* Brief
Restate the records word for word. Include no pictures.

(Records from a data collection)
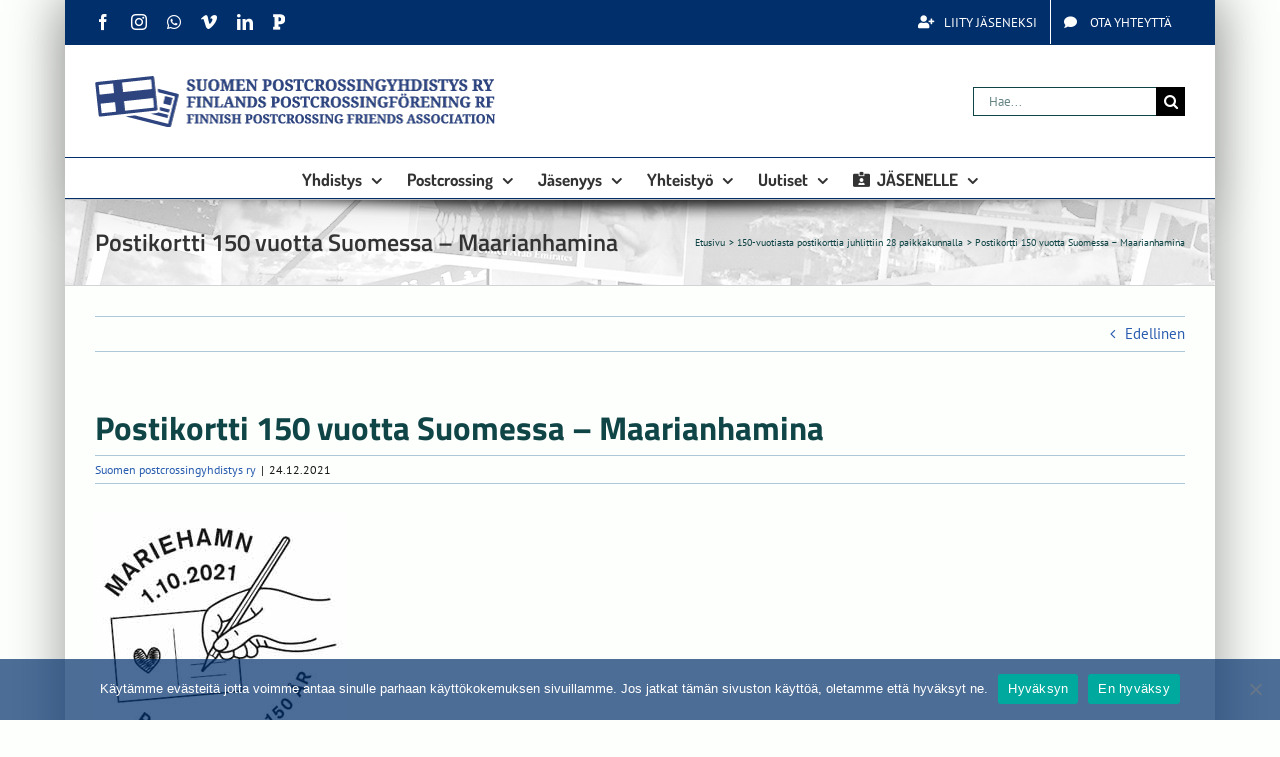

--- FILE ---
content_type: text/plain
request_url: https://www.google-analytics.com/j/collect?v=1&_v=j102&a=1579605884&t=pageview&_s=1&dl=https%3A%2F%2Fwww.postcrossingyhdistys.fi%2F150-vuotiasta-postikorttia-juhlittiin-28-paikkakunnalla%2Fpk150-maarianhamina-3%2F&ul=en-us%40posix&dt=Postikortti%20150%20vuotta%20Suomessa%20-%20Maarianhamina%20-%20Suomen%20postcrossingyhdistys%20ry&sr=1280x720&vp=1280x720&_u=IEBAAEABAAAAACAAI~&jid=625338353&gjid=1399937615&cid=1637853927.1769718018&tid=UA-74513947-1&_gid=25631602.1769718018&_r=1&_slc=1&z=1015340911
body_size: -454
content:
2,cG-0J23ZC0FGK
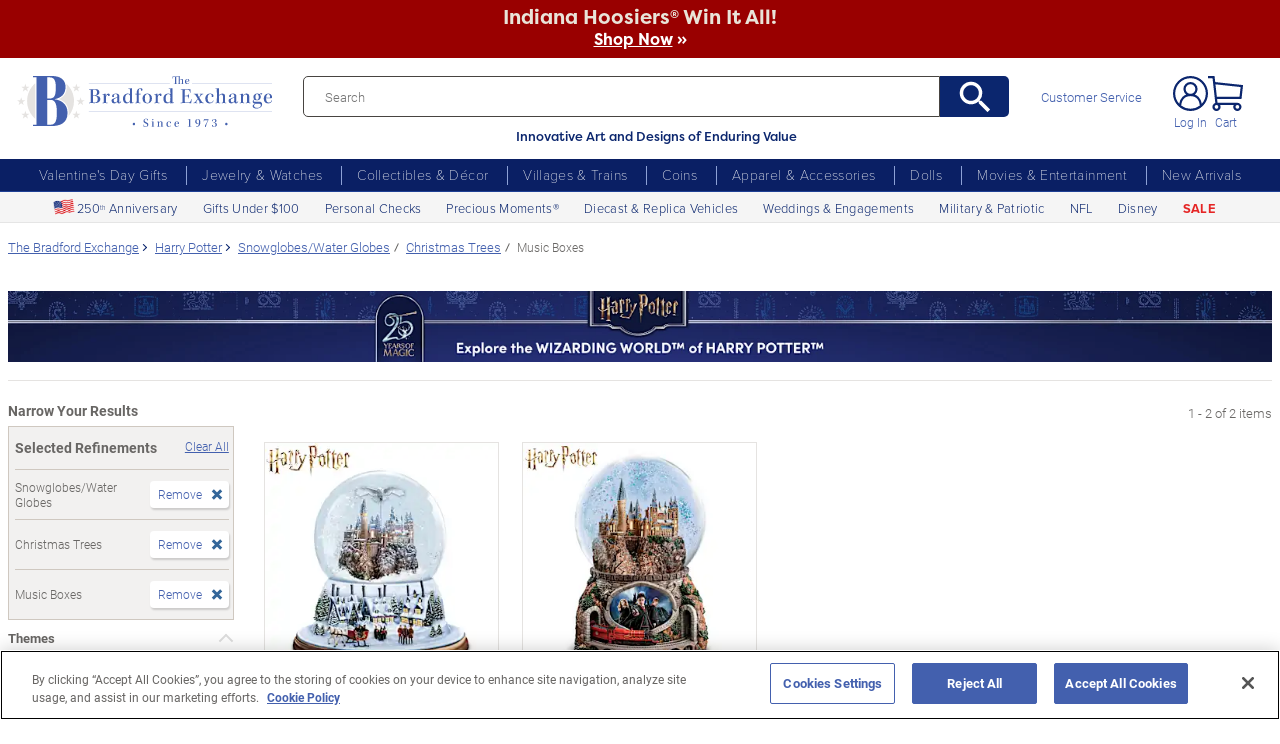

--- FILE ---
content_type: text/json
request_url: https://conf.config-security.com/model
body_size: 85
content:
{"title":"recommendation AI model (keras)","structure":"release_id=0x3f:41:33:35:7b:48:64:52:33:5f:31:48:65:3d:5c:38:30:5f:7e:25:6f:2e:26:34:26:75:2c:3d:2a;keras;tdro94nv7myy845gi0u6kw9fdzoixe2llmcl97e45yqg6yhlhdzz2sics99x1m5bsjua0ug5","weights":"../weights/3f413335.h5","biases":"../biases/3f413335.h5"}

* Response for this exercise
--- FILE ---
content_type: text/plain
request_url: https://www.google-analytics.com/j/collect?v=1&_v=j102&a=1579605884&t=pageview&_s=1&dl=https%3A%2F%2Fwww.postcrossingyhdistys.fi%2F150-vuotiasta-postikorttia-juhlittiin-28-paikkakunnalla%2Fpk150-maarianhamina-3%2F&ul=en-us%40posix&dt=Postikortti%20150%20vuotta%20Suomessa%20-%20Maarianhamina%20-%20Suomen%20postcrossingyhdistys%20ry&sr=1280x720&vp=1280x720&_u=IEBAAEABAAAAACAAI~&jid=625338353&gjid=1399937615&cid=1637853927.1769718018&tid=UA-74513947-1&_gid=25631602.1769718018&_r=1&_slc=1&z=1015340911
body_size: -454
content:
2,cG-0J23ZC0FGK

--- FILE ---
content_type: text/json
request_url: https://conf.config-security.com/model
body_size: 85
content:
{"title":"recommendation AI model (keras)","structure":"release_id=0x3f:41:33:35:7b:48:64:52:33:5f:31:48:65:3d:5c:38:30:5f:7e:25:6f:2e:26:34:26:75:2c:3d:2a;keras;tdro94nv7myy845gi0u6kw9fdzoixe2llmcl97e45yqg6yhlhdzz2sics99x1m5bsjua0ug5","weights":"../weights/3f413335.h5","biases":"../biases/3f413335.h5"}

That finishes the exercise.